Up next for the SJYC and all three of the island’s yacht clubs is the 11th Annual Commodore’s Cup set for Saturday and Sunday, May 8 and 9. SJYC, Coral Bay Yacht Club and the Nauti Yacht Club will join forces to host a weekend of sailing in Coral Bay.
The event is a fund raiser for the non-profit sailing education program Kids And The Sea, St. John. Raffle tickets are available for purchase for a chance to win a 10-foot inflatable Caribe dinghy and 15 horsepower Yamaha outboard motor.
Raffle tickets are available at St. John Hardware and from KATS St. John students.
One of the highlights of the annual race is the sail-off which pits the winning captain of each class in a small laser boat. The laser sail off winner gets their name etched onto the Commodore’s Cup.
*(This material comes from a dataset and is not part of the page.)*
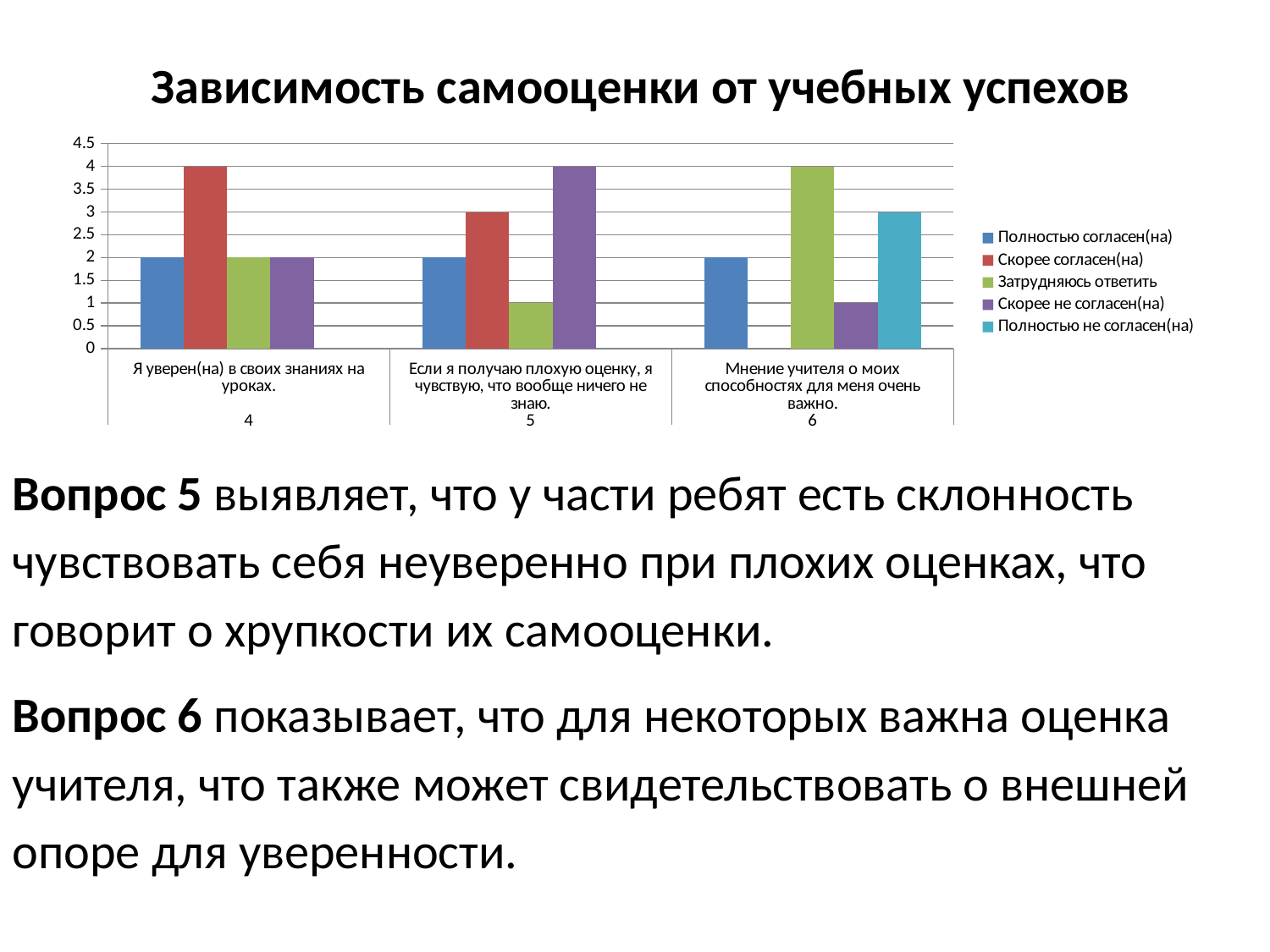
What is the difference between "Скорее согласен(на)" and "Затрудняюсь ответить" for question 5? 2 What is the value for "Скорее согласен(на)" for question 4 ("Я уверен(на) в своих знаниях на уроках.")? 4 What is the title of the chart? Зависимость самооценки от учебных успехов Which series has the lowest visible bar for question 6? Скорее не согласен(на) What is the value for "Полностью не согласен(на)" for question 6? 3 What is the value for "Скорее не согласен(на)" for question 5 ("Если я получаю плохую оценку, я чувствую, что вообще ничего не знаю.")? 4 Which series has the highest value for question 5? Скорее не согласен(на) For question 4, which is larger: "Скорее согласен(на)" or "Полностью согласен(на)"? Скорее согласен(на) How many question categories are shown on the x axis? 3 How many series does the legend list? 5 What type of chart is shown on the slide? bar chart What is the value for "Затрудняюсь ответить" for question 6 ("Мнение учителя о моих способностях для меня очень важно.")? 4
The Soma crew celebrates by soaking captain Nils Erickson.
After Winning Around St. John Race, Soma Shatters Around Tortola Record
Soma, a St John-based Formula 40 catamaran moored in Cruz Bay, smashed the Around Tortola Record on Sunday, April 18, in the first attempt on the Nanny Cay Challenge announced in February.
Soma circumnavigated Tortola and outer islands in two hours, 50 minutes and 15 seconds smashing Triple Jack’s record of three hours, 33 minutes and 27 seconds set in the PegLegs Round Tortola Race last November.
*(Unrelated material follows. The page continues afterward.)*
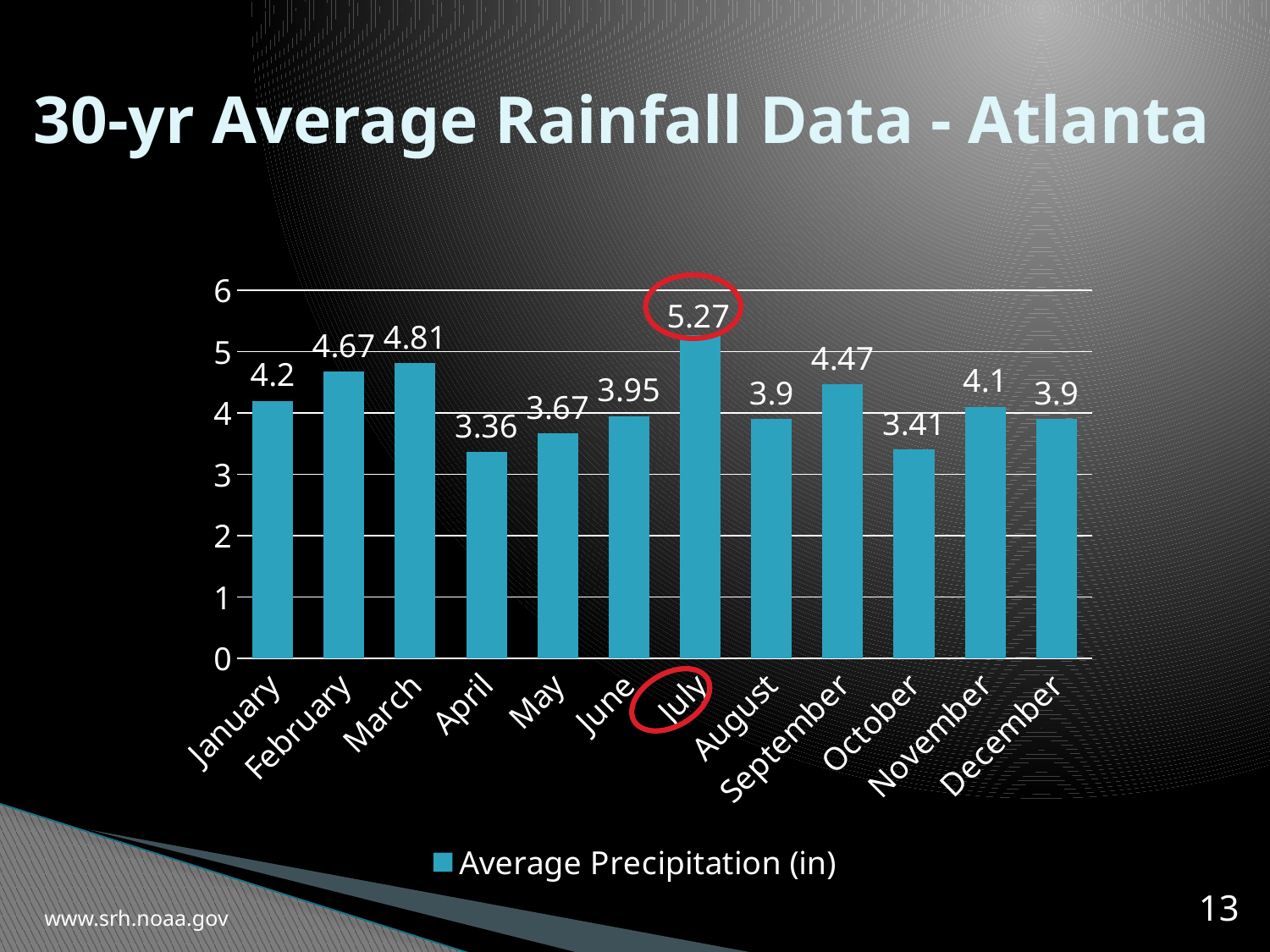
How many series does the legend list? 1 What is the legend entry for the series shown? Average Precipitation (in) What is the average precipitation for November? 4.1 Which month has the highest average precipitation? July What is the difference between the average precipitation for July and for April? 1.91 Which month has the lowest average precipitation? April Which month has higher average precipitation, March or September? March Is the value for October greater or less than 4? less What is the average precipitation for July? 5.27 How many months are shown on the x axis? 12 What is the average precipitation for April? 3.36 What kind of chart is shown on the slide? bar chart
Owners and crew Nils Erickson and Meredith Pridgen sailed with a crew of six friends including Nanny Cay general manager Miles Sutherland-Pilch.
“I’ve been wanting to do this record attempt since it was announced,” said Erickson. “I looked at the forecast and when you dream up a forecast, today was the perfect forecast for doing the race. A lot of north in the breeze and yesterday there was no breeze, so it was totally glassed over with no swell left.”
Starting off Nanny Cay just before 10 a.m., Soma sailed counter-clockwise leaving Beef, Scrub Island, Great Camanoe and Guana Island to port before heading down the north side of Tortola and through Soper’s Hole back up to Nanny Cay.
The breeze was lighter than the forecast but after a two-tack beat up the Sir Francis Drake Channel to Beef Island and then one more to Scrub “it was rootin’” by the time Soma reached the north side of Tortola with 20 knots of solid breeze.
“There was as much breeze as we can sail the boat comfortably with full sail,” said Erickson.
A power reach with screecher up saw them “pegging the speedo” at 25 knots on the way to Soper’s Hole. Soper’s Hole back to Nanny Cay was tough with “huge rumbly puffs rolling down the hillside” interspersed with no breeze at all.
Total distance point to point is 31 miles and Soma sailed 45 miles to complete the circumnavigation averaging 15 knots with a highest speed of 25.4 knots.
Despite this new record, Erickson believes that in the right conditions — a good solid north wind at three knots less — and sailing less conservatively he could shave another 15 to 20 minutes off his time.
However, he also believes his record is easily beatable by such ocean greyhound’s as Tom Hill’s 75-footer Titan.
“At 31 miles, you only have to average 10 knots to beat us,” said Erickson. “Most well-sailed maxis could do that.”
Soma has also been the fastest around St. Maarten five times, and broke the Around St. John record on Sunday, April 11.
As he enjoyed his record-breaker’s meal and Moet & Chandon champagne courtesy of TICO, Erickson reflected on his week.
“That’s a good week,” he said. “Two records in a week. Little records but records nevertheless.”
The entry fee of $250 was donated to VISAR.
The Nanny Cay Challenge is an all-comers event for multihulls and monohulls. The monohull time to beat of four hours, 15 minutes and five seconds, was set by Dave West’s Jurakan, a Melges 32.
Competitors must attempt the record anti-clockwise and round Beef, Scrub, Great Camanoe and Guana Island to port. An entry fee of a $250 donation to a BVI charity of the challenger’s choice, includes two night’s dockage (before and after attempt) at Nanny Cay.
As with most sailing events, the reward is in the taking part and bragging rights but record breakers are able to celebrate their feat with a free dinner at PegLegs for up to 15 crewmembers and a jeroboam of champagne compliments of Nanny Cay Marina. They’ll also get their name on the trophy which will be on display year-round in PegLegs.